Organisateurs, exposants, conférenciers et artistes invités se sont adaptés pour permettre à cette édition d’exister. Le mot « enthousiasme » revient volontiers chez lui, parce que « ça marche ». A quelque chose malheur est bon : le musée s’apprête à accueillir sa nouvelle expo intitulée « Je est un monstre » et le SARS-CoV-2, qui n’a pas encore livré tous ses secrets, s’inscrit bien dans cette mystérieuse catégorie. « Le monstre peut être quelque chose qui montre la monstruosité ou la fragilité de nos organisations », esquisse le spécialiste. Dès le 12 novembre, la Maison d’Ailleurs plongera ses visiteurs de l’Antiquité à nos jours, avec cette « figure critique » du monstre qui sert souvent à « pointer la norme » qui tisse ou corsète nos sociétés. Marc Atallah signale, par exemple, la figure de Quasimodo dans Notre-Dame de Paris, de Victor Hugo, ou rappelle que les envies à combler prêtées aux femmes enceintes viennent d’un imaginaire religieux, qui associait certaines pensées à l’accouchement d’un enfant anormal, comme si la femme pouvait engendrer un monstre par son désir insatisfait…

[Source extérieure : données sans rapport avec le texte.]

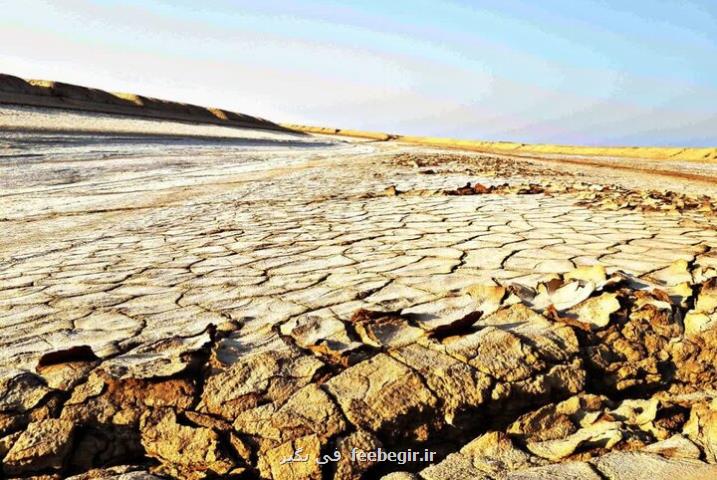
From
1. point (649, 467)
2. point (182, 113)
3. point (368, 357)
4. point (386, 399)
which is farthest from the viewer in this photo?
point (182, 113)

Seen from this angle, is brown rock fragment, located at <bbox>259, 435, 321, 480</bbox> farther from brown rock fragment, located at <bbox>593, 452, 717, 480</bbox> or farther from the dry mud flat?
brown rock fragment, located at <bbox>593, 452, 717, 480</bbox>

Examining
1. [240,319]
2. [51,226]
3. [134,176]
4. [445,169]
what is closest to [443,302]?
[240,319]

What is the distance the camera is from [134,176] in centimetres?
672

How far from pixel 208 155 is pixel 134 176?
3.41m

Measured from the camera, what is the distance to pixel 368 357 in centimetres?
132

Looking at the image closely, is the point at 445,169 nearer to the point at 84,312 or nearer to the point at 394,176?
the point at 394,176

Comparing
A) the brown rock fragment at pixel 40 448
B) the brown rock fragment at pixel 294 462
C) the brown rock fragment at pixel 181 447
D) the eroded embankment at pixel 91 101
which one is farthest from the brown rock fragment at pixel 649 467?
the eroded embankment at pixel 91 101

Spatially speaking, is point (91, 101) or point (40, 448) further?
point (91, 101)

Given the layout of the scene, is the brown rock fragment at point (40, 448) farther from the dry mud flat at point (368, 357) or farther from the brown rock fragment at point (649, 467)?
the brown rock fragment at point (649, 467)

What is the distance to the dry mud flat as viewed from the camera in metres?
1.10

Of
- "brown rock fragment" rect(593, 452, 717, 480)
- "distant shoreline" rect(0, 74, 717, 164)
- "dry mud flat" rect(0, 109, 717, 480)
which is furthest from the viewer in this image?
"distant shoreline" rect(0, 74, 717, 164)

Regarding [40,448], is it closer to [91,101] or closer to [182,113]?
[91,101]

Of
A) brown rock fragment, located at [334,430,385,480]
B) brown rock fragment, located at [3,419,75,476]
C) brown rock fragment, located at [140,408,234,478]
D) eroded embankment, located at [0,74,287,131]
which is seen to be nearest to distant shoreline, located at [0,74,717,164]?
A: eroded embankment, located at [0,74,287,131]

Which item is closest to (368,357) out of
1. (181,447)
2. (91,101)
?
(181,447)
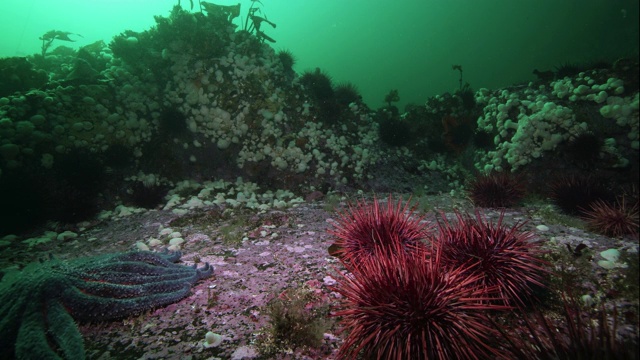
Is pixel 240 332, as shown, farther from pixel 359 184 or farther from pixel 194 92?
pixel 194 92

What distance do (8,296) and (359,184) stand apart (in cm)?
693

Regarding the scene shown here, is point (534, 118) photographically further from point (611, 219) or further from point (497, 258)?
point (497, 258)

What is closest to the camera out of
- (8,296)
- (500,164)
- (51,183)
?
(8,296)

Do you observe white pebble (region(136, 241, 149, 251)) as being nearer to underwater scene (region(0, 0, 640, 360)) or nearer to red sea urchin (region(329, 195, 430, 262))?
underwater scene (region(0, 0, 640, 360))

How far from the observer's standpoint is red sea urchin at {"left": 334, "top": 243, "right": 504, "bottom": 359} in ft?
5.52

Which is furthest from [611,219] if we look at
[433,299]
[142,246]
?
[142,246]

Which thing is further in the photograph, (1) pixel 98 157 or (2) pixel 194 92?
(2) pixel 194 92

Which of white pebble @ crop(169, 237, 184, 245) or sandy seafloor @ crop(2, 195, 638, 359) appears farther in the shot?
white pebble @ crop(169, 237, 184, 245)

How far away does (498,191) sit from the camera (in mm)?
5410

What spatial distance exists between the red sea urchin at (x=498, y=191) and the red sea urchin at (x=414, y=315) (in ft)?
14.2

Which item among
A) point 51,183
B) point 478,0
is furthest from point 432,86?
point 51,183

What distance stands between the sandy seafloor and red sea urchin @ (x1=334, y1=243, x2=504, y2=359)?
562mm

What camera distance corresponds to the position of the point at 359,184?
801 cm

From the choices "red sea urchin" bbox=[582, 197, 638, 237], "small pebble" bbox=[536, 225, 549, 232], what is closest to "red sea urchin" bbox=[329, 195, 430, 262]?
"small pebble" bbox=[536, 225, 549, 232]
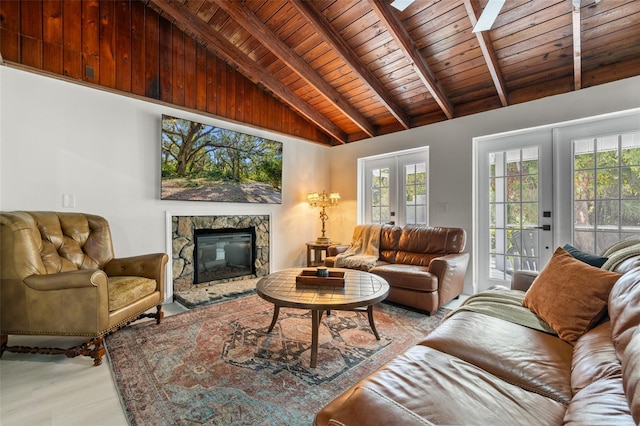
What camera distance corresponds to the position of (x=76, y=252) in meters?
2.45

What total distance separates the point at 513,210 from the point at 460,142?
1.07 metres

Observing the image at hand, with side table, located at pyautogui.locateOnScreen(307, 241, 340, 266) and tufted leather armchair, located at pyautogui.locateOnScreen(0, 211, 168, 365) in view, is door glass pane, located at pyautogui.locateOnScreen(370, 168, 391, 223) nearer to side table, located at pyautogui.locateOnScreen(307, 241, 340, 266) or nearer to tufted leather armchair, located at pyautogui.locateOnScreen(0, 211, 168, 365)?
side table, located at pyautogui.locateOnScreen(307, 241, 340, 266)

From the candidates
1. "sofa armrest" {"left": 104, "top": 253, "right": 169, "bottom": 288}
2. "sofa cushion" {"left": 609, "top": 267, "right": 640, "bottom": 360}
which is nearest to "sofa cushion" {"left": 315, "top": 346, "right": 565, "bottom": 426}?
"sofa cushion" {"left": 609, "top": 267, "right": 640, "bottom": 360}

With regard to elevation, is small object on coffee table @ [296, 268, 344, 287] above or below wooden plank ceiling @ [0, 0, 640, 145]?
below

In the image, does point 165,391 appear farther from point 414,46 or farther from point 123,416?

J’ai dû songer à tout annuler et tout renvoyer à 2021, mais voyant le numérique prendre une place énorme avec cette pandémie, j’ai pensé que notre festival, précisément, devait en faire quelque chose

Le robot (thématique 2019) laisse donc la place, en 2020, à une autre entité et cette monstruosité à double tranchant – inquiétante et fascinante – va s’emparer du festival. « Les artistes invités pour l’exposition participeront également
aux Numerik Games », se réjouit Marc Atallah, qui prépare lui-même un événement consacré au premier recueil d’images de Giger, nommé Necronomicon comme le livre maléfique fantasmé par Lovecraft. Parmi les grands invités, le romancier Alain Damasio viendra avec deux performances sonores, littéraires et colorées, dont l’une accompagnée par un guitariste d’Alain Bashung. Spécialiste de la mutation numérique du livre, l’écrivain François Bon lira des extraits de ses retraductions de Lovecraft dans une ambiance multimédia ; avec des jeux, des concerts et des performances, une salle du château d’Yverdon sera d’ailleurs dédiée à Lovecraft pour ressusciter la monstrueuse entité cosmique Cthulhu, dont on dit pourtant qu’elle est engloutie dans le Pacifique…

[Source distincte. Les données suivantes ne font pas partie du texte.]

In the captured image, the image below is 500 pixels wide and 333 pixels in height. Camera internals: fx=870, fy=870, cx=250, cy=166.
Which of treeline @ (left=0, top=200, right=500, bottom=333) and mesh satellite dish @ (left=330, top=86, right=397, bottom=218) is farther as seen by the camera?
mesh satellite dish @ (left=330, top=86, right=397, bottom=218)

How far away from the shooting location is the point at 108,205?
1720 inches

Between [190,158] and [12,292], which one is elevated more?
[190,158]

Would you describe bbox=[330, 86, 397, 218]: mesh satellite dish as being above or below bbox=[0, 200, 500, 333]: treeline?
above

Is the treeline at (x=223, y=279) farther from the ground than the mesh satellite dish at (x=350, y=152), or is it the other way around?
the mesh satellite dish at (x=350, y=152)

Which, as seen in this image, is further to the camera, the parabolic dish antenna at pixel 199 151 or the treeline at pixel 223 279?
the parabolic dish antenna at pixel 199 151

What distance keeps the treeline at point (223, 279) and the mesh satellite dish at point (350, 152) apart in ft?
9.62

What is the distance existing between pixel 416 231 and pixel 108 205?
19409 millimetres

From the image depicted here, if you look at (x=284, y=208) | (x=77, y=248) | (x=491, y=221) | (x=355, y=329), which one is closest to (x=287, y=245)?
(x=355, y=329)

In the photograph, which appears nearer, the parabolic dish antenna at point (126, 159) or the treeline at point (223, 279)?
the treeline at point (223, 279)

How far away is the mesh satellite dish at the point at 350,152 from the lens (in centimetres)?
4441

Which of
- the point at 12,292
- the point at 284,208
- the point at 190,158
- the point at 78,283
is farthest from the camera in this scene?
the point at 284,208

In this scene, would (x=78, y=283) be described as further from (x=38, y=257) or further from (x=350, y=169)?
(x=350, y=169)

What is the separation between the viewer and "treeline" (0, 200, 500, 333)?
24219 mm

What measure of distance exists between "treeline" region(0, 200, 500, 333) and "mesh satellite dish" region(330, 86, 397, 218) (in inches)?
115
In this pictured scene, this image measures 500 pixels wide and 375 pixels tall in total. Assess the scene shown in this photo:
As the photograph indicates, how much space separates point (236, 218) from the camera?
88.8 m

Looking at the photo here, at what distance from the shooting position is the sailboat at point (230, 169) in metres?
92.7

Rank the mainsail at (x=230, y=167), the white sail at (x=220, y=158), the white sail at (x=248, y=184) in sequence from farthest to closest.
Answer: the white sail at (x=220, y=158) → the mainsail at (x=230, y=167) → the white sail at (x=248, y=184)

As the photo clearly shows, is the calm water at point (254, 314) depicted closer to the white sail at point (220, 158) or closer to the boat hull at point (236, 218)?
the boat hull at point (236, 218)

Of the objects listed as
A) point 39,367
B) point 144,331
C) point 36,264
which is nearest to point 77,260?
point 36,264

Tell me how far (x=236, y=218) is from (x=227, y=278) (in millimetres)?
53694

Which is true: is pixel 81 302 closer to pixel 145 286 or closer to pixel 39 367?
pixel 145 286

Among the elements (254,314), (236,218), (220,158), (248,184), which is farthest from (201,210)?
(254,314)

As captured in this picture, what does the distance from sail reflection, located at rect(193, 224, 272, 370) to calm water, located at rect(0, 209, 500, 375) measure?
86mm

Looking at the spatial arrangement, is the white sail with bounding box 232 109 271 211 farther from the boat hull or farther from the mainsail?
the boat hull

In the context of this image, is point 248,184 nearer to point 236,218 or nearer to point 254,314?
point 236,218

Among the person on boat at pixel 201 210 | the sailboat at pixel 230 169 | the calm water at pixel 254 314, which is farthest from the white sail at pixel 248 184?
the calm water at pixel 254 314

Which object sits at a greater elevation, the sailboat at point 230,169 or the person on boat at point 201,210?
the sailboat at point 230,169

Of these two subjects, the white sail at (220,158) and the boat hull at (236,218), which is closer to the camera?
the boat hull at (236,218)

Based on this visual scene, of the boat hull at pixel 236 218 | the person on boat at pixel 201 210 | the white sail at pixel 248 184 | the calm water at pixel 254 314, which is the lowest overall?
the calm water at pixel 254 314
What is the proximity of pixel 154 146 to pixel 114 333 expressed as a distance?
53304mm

Yverdon-les-Bains prendra des allures envoûtantes et cool entre les murs de la Maison d’Ailleurs, mais aussi en divers points de la ville puisque l’édition 2020 (entièrement gratuite) ne sera pas concentrée comme les autres sur le site d’Y-Parc. La manifestation offrira une tribune au Prix de l’Ailleurs, attribué à l’issue d’un concours de nouvelles de SF dont ce sera la troisième année avec un volume annoncé sous le titre Après ! aux éditions Hélice Hélas. Enfin, une zone cinéma spécialement conçue sur un canal avec un plancher transparent sera dédiée à des films sur le thème ambigu du monstre ou de la monstruosité, présentés par le Festival international de Films de Fribourg et le Festival du Film et forum international sur les droits humains. Ces deux manifestations suspendues par la crise sanitaire trouvent ainsi un refuge provisoire au sein des Numerik Games pour ce que Marc Atallah nomme « une collabo­ration intercantonale et inter­festi­valière ».

Cette mise à distance du coronavirus révèle la résilience de la culture romande, qui ins­crit ce nouveau monstre dans le cadre d’une longue histoire sociale, politique et culturelle.